[Exercise text]

Of course, as Trevor Boddy points out in “Downtown Vancouver’s Last Resort: How Did ‘Living First’ Become ‘Condos Only?’” the danger of a city acquiring too many downtown condos is that it can result in a shortfall of office space – and lower tax revenue. One of the issues San Francisco will explore in relation to the hotel-to-condo question will be the difference between the potential condo property taxes and the income from the hotel room tax on those same rooms. Although San Francisco has a larger corporate base in its downtown than Vancouver does, city planners may find it worth investigating how the office-to-condo trend will similarly affect property taxes.

[/Exercise text]

:: Exercises ::
1) Answer these questions using the text on downtown condos:
(a) According to Trevor Boddy, what can result when a city acquires too many downtown condos?
(b) Which city will explore the hotel-to-condo question?
(c) Which city has the larger corporate base in its downtown?
2) Reproduce the portion of the text on downtown condos starting with "Of course, as" and going on through "affect property taxes.".
3) Name every person and every city mentioned in the text on downtown condos.
The entries that follow have no connection to the text on downtown condos.

[Records supplied]

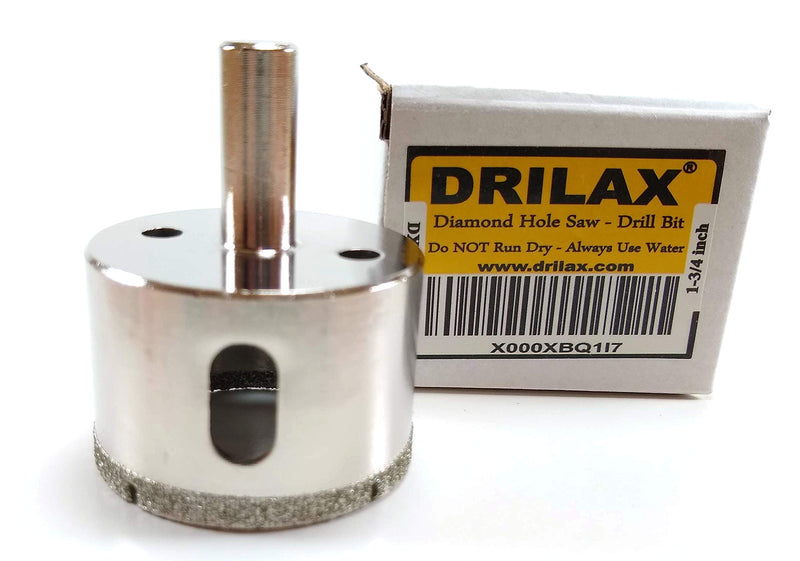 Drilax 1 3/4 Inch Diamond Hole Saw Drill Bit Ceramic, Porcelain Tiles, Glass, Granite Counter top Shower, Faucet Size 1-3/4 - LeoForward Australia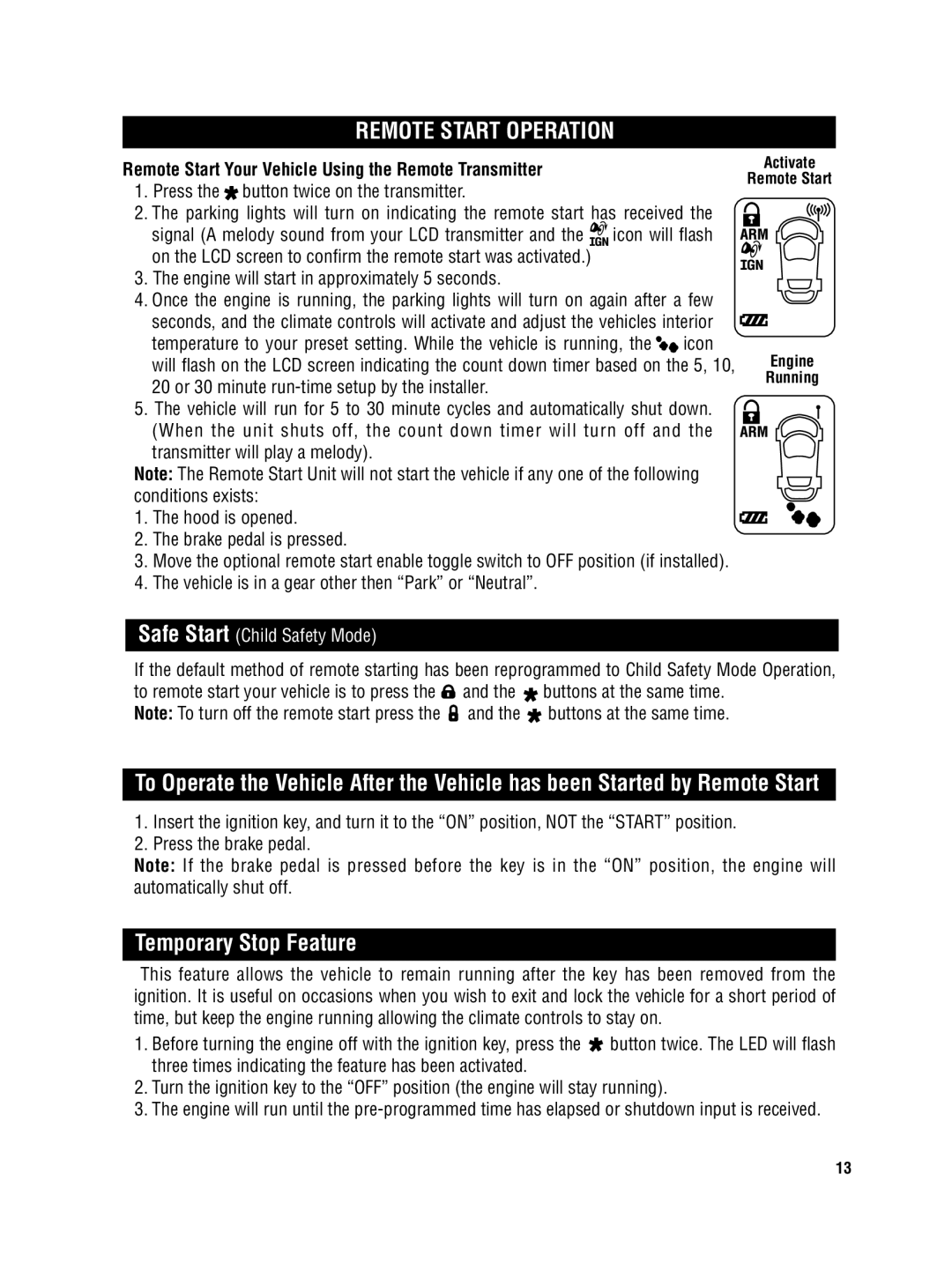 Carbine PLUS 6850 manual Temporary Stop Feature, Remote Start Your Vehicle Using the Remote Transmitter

[/Records supplied]
[Records supplied]

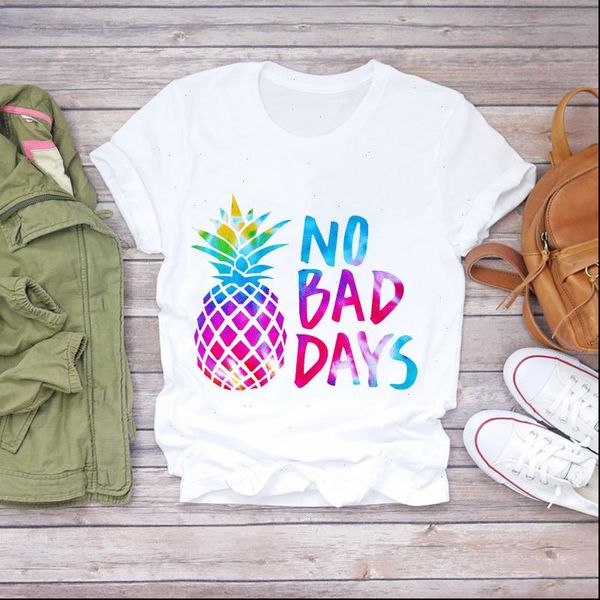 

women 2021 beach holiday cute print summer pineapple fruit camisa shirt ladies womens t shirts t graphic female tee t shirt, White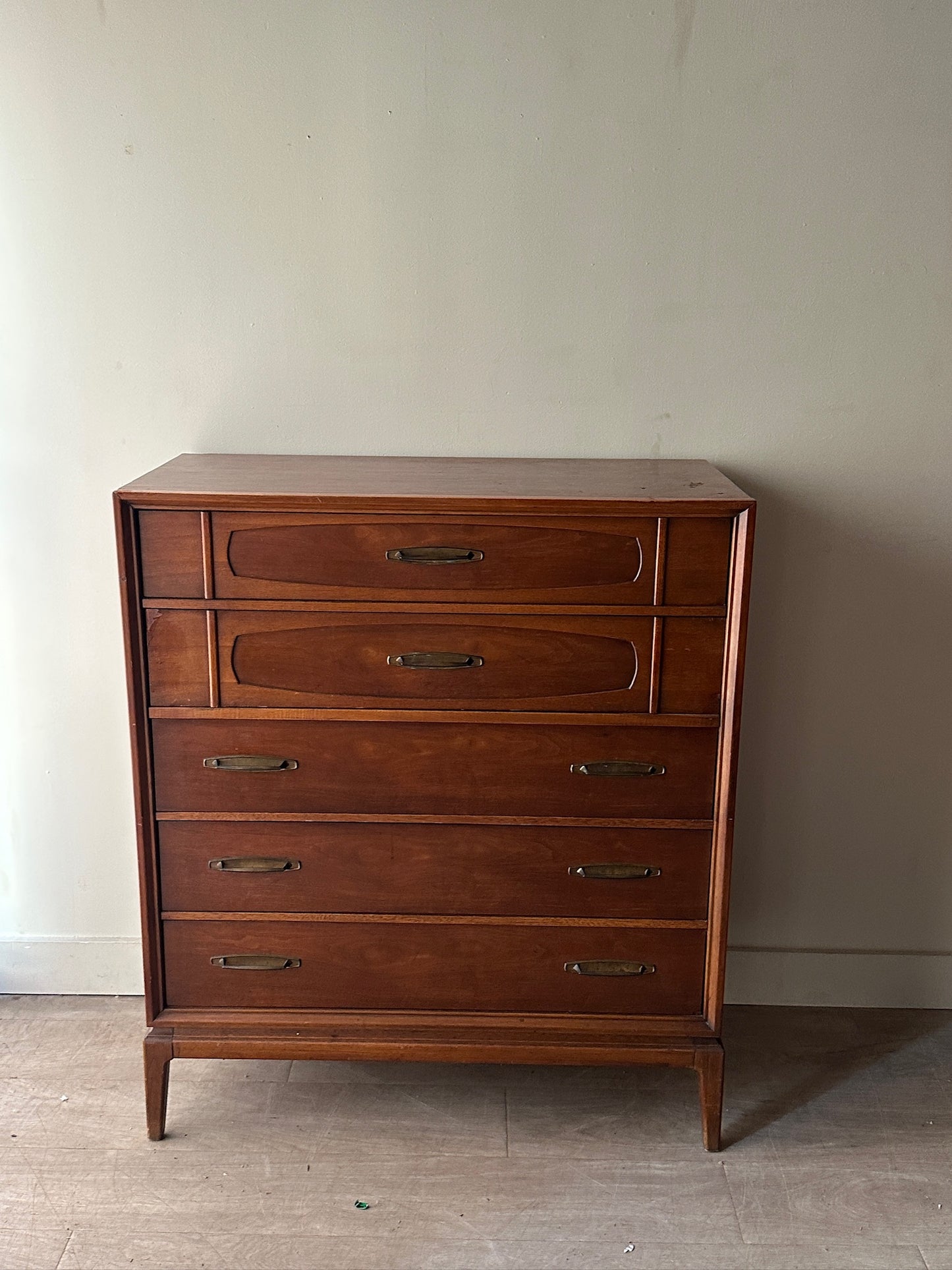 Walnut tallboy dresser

[/Records supplied]

:: Task-by-task outputs ::
1)
(a) A shortfall of office space and lower tax revenue.
(b) San Francisco.
(c) San Francisco.

2)
Of course, as Trevor Boddy points out in “Downtown Vancouver’s Last Resort: How Did ‘Living First’ Become ‘Condos Only?’” the danger of a city acquiring too many downtown condos is that it can result in a shortfall of office space – and lower tax revenue. One of the issues San Francisco will explore in relation to the hotel-to-condo question will be the difference between the potential condo property taxes and the income from the hotel room tax on those same rooms. Although San Francisco has a larger corporate base in its downtown than Vancouver does, city planners may find it worth investigating how the office-to-condo trend will similarly affect property taxes.

3) Trevor Boddy, Vancouver, San Francisco